Inbounds of this article I am going to talk about the final step — postprocessing
Let’s find out what is the output of the ML model for Computer Vision application. Probably in most of the cases, it could be a vector of numeric elements which represents different kinds of result. Such as classification, object detection, or semantic segmentation.
Let’s take a deeper look on each case:
It is a one-dimensional vector with classes probability. In most cases, it will be float values in a range of 0 till 1. It is not a big amount of data. You can find max value using simple algorithms with maximum is O(n) complexity
It is an array of bounding boxes for objects — 2 coordinates for each corner, class number, and its probability. Even we should do some postprocessing with anchors and nested cycles it is also not so big — 10 numbers for an object.

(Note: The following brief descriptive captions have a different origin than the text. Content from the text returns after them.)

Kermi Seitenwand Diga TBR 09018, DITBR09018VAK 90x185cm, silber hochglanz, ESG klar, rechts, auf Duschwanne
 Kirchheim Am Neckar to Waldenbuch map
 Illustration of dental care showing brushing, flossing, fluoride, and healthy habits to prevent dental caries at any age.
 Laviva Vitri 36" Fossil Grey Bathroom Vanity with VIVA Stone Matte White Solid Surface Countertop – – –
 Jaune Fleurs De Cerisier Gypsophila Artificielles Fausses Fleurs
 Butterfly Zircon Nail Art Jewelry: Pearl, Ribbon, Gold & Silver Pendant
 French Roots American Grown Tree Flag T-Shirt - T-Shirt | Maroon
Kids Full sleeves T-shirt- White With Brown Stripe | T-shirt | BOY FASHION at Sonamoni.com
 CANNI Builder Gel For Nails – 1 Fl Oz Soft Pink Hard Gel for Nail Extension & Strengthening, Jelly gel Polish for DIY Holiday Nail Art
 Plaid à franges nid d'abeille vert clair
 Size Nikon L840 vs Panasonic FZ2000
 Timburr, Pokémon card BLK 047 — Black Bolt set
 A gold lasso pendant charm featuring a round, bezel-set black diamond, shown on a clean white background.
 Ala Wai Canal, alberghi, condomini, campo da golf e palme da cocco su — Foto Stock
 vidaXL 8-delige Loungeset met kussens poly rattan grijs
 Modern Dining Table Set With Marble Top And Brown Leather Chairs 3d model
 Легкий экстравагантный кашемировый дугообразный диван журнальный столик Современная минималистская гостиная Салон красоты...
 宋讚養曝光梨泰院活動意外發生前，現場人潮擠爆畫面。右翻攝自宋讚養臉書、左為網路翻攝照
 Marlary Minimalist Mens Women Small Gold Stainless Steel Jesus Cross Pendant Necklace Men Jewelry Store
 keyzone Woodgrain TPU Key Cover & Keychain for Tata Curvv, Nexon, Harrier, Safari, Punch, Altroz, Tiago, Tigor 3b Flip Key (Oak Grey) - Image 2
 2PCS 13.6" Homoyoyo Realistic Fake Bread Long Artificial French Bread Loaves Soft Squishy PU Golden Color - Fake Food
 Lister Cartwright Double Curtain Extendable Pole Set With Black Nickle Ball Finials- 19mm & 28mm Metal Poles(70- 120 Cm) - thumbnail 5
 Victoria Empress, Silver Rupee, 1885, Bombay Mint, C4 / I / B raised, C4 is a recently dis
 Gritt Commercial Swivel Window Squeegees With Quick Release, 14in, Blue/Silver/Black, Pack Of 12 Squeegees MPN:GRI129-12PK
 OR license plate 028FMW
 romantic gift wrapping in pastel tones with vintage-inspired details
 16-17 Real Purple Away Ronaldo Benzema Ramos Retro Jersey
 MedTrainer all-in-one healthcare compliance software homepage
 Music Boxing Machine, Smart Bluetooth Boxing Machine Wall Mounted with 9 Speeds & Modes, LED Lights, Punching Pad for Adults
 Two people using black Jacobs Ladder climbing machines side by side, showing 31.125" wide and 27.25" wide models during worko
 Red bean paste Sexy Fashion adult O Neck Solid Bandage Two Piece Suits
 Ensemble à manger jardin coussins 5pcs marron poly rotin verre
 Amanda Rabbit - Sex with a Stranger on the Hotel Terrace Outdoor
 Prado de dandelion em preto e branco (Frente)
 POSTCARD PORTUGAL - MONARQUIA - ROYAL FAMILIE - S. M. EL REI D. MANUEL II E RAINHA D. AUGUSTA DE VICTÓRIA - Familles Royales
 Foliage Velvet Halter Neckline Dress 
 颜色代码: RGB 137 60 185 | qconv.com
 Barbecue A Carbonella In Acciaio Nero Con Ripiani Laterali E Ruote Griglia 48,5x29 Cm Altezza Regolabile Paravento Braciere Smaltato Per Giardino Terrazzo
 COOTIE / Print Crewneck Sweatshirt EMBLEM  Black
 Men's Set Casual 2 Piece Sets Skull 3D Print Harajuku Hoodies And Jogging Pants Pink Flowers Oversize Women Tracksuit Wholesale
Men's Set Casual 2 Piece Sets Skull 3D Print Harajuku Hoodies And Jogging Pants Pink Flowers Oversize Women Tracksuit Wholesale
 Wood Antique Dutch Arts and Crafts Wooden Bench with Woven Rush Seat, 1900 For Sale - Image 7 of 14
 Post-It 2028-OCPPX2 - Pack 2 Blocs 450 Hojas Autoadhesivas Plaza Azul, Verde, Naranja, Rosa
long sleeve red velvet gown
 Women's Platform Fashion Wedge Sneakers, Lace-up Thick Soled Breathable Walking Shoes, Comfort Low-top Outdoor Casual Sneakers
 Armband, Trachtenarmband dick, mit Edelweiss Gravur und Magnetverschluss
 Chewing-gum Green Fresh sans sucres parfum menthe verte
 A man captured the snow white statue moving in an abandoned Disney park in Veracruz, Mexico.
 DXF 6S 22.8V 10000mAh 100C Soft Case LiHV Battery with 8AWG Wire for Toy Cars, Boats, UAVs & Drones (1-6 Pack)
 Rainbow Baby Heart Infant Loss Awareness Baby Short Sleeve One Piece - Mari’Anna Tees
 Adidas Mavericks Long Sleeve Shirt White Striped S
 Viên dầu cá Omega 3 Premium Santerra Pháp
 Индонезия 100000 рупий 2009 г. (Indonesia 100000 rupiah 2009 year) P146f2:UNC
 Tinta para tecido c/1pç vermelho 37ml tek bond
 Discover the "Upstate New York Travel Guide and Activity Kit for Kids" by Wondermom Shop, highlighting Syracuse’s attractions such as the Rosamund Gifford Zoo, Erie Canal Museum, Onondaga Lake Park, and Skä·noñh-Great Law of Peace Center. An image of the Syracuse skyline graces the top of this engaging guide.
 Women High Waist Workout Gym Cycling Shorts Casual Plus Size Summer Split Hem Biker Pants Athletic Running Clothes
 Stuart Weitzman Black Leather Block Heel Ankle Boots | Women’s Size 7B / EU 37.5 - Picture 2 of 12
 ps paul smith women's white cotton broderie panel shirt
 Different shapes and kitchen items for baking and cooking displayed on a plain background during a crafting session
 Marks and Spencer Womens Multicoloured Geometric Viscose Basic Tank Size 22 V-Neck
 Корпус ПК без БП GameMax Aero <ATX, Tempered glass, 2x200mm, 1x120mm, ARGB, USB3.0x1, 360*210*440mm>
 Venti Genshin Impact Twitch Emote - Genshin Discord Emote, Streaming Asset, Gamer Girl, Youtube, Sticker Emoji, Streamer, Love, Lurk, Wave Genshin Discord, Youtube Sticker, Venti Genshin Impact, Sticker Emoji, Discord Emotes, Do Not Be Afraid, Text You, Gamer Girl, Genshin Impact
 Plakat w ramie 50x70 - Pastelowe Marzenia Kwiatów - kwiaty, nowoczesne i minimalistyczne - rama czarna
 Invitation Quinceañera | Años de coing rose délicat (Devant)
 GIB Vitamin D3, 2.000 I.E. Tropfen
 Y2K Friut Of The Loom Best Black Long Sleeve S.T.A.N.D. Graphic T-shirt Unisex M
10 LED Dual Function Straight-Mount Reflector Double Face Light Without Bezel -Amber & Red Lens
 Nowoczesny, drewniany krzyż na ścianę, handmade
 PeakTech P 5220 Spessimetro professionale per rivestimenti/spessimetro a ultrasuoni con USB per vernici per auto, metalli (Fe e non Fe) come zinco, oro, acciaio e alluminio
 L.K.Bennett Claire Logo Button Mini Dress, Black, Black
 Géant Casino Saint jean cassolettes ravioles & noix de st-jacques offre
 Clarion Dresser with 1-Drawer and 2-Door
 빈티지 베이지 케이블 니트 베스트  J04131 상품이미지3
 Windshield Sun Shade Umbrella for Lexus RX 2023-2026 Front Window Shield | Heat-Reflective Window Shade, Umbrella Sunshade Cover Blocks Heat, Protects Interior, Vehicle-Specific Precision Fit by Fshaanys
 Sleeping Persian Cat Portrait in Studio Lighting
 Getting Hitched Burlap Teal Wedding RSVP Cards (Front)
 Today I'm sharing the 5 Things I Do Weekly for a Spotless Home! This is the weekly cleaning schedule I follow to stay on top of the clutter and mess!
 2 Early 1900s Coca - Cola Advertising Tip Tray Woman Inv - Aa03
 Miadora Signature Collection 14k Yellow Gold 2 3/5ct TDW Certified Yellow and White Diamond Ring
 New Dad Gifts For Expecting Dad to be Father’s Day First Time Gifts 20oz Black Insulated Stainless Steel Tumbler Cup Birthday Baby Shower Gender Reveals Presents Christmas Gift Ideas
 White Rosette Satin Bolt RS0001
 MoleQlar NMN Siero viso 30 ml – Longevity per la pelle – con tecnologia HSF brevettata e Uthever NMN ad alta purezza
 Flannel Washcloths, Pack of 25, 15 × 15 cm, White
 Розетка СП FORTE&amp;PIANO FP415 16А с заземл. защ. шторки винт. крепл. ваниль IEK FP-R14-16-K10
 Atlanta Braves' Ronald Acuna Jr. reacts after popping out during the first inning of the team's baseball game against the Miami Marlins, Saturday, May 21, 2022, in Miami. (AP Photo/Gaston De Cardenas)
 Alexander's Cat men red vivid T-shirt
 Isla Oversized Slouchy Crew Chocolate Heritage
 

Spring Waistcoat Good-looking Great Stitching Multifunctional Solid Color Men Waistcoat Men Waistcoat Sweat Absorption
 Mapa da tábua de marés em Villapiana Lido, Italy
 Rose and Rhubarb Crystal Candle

It can be much more complicated. As a result, we can have a 3-dimensional array which will be sized like input image width, input image height and amount of classes. And each element represents class probability for one pixel of the picture. So, for example, if we want to get segmentation for 12 different classes, our output can look like 512 * 512 * 12 finally more then 3 million elements. And to proceed it correctly we will have to find the biggest class probability for each dot of the image — going through the all elements of the output.
It sounds like expensive work for CPU and waisting of the phone resources. Moreover, from my experience I can say that it could take more time then ML model execution) especially if we are using Channels first format of output layer for the model.
Solution for that is similar to preprocessing — if we need simple operations with a lot of pixels — let delegate it to GPU.
Argmax functions can be easily split for a bench of parallel operations and efficiently executed on GPU
So we should move back to iOS Metal Shaders and Android Render scripts.
At that point, I should say that for mobile phones, with a whole bunch of optimization you can reach incredible results.
It is absolutely possible to run 3 different ML models at the same time on your Mobile GPU with input size 512 to 512, get the output of Object detection, pass it for classification and draw it above the segmentation mask. with the speed as faster as from 10 till 15 frames per second.
With ML technologies and modern hardware, we got AI-powered eyes in our pockets. They can see way better than we can.
It sees the right rout in an unknown city and shows us the direction in our reality)
It reads any text in any language and makes it understandable for us.
It remembers all the lines of our faces and never mixes it up)
And even help you drive your car)
Here I want to finish my series of theoretical (high-level) articles and move to practical low-level coding to make you project work on real devices.